Kevin Holman's System Center Blog

Posts in this blog are provided "AS IS" with no warranties, and confers no rights. Use of included script samples are subject to the terms specified in the Terms of UseAre you interested in having a dedicated engineer that will be your Mic

OpsMgr: Network utilization scripts in BaseOS MP version 6.0.6958.0 may cause high CPU utilization and service crashes on Server 2003

OpsMgr: Network utilization scripts in BaseOS MP version 6.0.6958.0 may cause high CPU utilization and service crashes on Server 2003

  • Comments 18
  • Likes

Recently I discussed some of the changes in the Base OS MP version 6.0.6958.0

OpsMgr- MP Update- New Base OS MP 6.0.6958.0 adds Cluster Shared Volume monitoring, BPA, new rep

 

One of the changes in this newer version of the MP is the addition of a new datasource module, which runs a script to output the Network Adapter Utilization.  The name of the datasource is “Microsoft.Windows.Server.2008.NetworkAdapter.BandwidthUsed.ModuleType”.   This datasource module uses the timed script property bag provider, along with a generic mapper condition detection.  The script name is:  “Microsoft.Windows.Server.NetwokAdapter.BandwidthUsed.ModuleType.vbs”

 

There are 3 rules, and 3 monitors for each OS (2003 and 2008), which utilize this datasource:

  • Rules:
    • 2008
      • Microsoft.Windows.Server.2008.NetworkAdapter.PercentBandwidthUsedReads.Collection (Percent Bandwidth Used Read)
      • Microsoft.Windows.Server.2008.NetworkAdapter.PercentBandwidthUsedWrites.Collection (Percent Bandwidth Used Write)
      • Microsoft.Windows.Server.2008.NetworkAdapter.PercentBandwidthUsedTotal.Collection (Percent Bandwidth Used Total)
    • 2003
      • Microsoft.Windows.Server.2003.NetworkAdapter.PercentBandwidthUsedReads.Collection (Percent Bandwidth Used Read)
      • Microsoft.Windows.Server.2003.NetworkAdapter.PercentBandwidthUsedWrites.Collection (Percent Bandwidth Used Write)
      • Microsoft.Windows.Server.2003.NetworkAdapter.PercentBandwidthUsedTotal.Collection (Percent Bandwidth Used Total)
  • Monitors:
    • 2008
      • Microsoft.Windows.Server.2008.NetworkAdapter.PercentBandwidthUsedReads (Percent Bandwidth Used Read)
      • Microsoft.Windows.Server.2008.NetworkAdapter.PercentBandwidthUsedWrites (Percent Bandwidth Used Write)
      • Microsoft.Windows.Server.2008.NetworkAdapter.PercentBandwidthUsedTotal (Percent Bandwidth Used Total)
    • 2003
      • Microsoft.Windows.Server.2003.NetworkAdapter.PercentBandwidthUsedReads (Percent Bandwidth Used Read)
      • Microsoft.Windows.Server.2003.NetworkAdapter.PercentBandwidthUsedWrites (Percent Bandwidth Used Write)
      • Microsoft.Windows.Server.2003.NetworkAdapter.PercentBandwidthUsedTotal (Percent Bandwidth Used Total)

 

Only the “Total” rules and monitors are enabled by default, the Read/Write workflows are disabled out of the box by design.

The good:

 

This new functionality is cool because it allows us to monitor the total utilization based on the network bandwidth as a percentage of the “total pipe”, report on this, and view the data in the console:

 

image

 

 

The issue:

 

Since there is no direct perfmon data to collect this, the information must be collected via script.  I wrote about how to write this yourself HERE.

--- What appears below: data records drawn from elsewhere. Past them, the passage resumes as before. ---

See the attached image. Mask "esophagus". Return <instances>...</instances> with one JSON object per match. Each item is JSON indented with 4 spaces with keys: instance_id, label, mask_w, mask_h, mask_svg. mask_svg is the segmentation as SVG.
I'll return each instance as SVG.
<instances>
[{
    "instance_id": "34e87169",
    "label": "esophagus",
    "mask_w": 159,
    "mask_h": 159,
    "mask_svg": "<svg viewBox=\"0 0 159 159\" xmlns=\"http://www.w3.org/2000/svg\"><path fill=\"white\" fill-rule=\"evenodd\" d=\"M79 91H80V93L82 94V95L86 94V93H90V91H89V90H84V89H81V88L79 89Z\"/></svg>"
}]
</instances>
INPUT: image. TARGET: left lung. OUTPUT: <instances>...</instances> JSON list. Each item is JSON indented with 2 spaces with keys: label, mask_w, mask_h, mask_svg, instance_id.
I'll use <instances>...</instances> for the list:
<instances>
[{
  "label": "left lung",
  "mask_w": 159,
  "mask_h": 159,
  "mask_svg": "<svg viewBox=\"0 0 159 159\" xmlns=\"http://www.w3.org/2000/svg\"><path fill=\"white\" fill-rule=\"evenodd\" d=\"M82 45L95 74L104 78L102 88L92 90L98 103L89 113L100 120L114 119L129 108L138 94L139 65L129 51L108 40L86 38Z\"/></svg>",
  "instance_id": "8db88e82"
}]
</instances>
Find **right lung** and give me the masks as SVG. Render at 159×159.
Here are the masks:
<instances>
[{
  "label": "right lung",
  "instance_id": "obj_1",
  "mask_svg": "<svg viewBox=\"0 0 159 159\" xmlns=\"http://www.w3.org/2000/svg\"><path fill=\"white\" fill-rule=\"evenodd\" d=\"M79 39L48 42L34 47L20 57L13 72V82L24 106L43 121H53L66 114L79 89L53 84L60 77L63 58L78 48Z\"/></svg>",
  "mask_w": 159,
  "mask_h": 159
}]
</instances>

There are 4 known issues with this script in the current Base OS MP, which can cause problems in some environments:

 

1.  When the script executes – it consumes a high amount of CPU (WMIPrvse.exe process) for a few seconds.

2.  The script does not support cookdown, so it runs a cscript.exe process and an instance of the script for EACH and every network adapter in your system (physical or virtual).  This makes the CPU consumption even higher, especially for systems with a large number of network adapters (such as Hyper-V servers).

3.  The script does not support teamed network adapters very well, as they are manufacturer/driver dependent, and are often missing the WMI classes expected by the script, so you will see errors on each script execution, about “invalid class”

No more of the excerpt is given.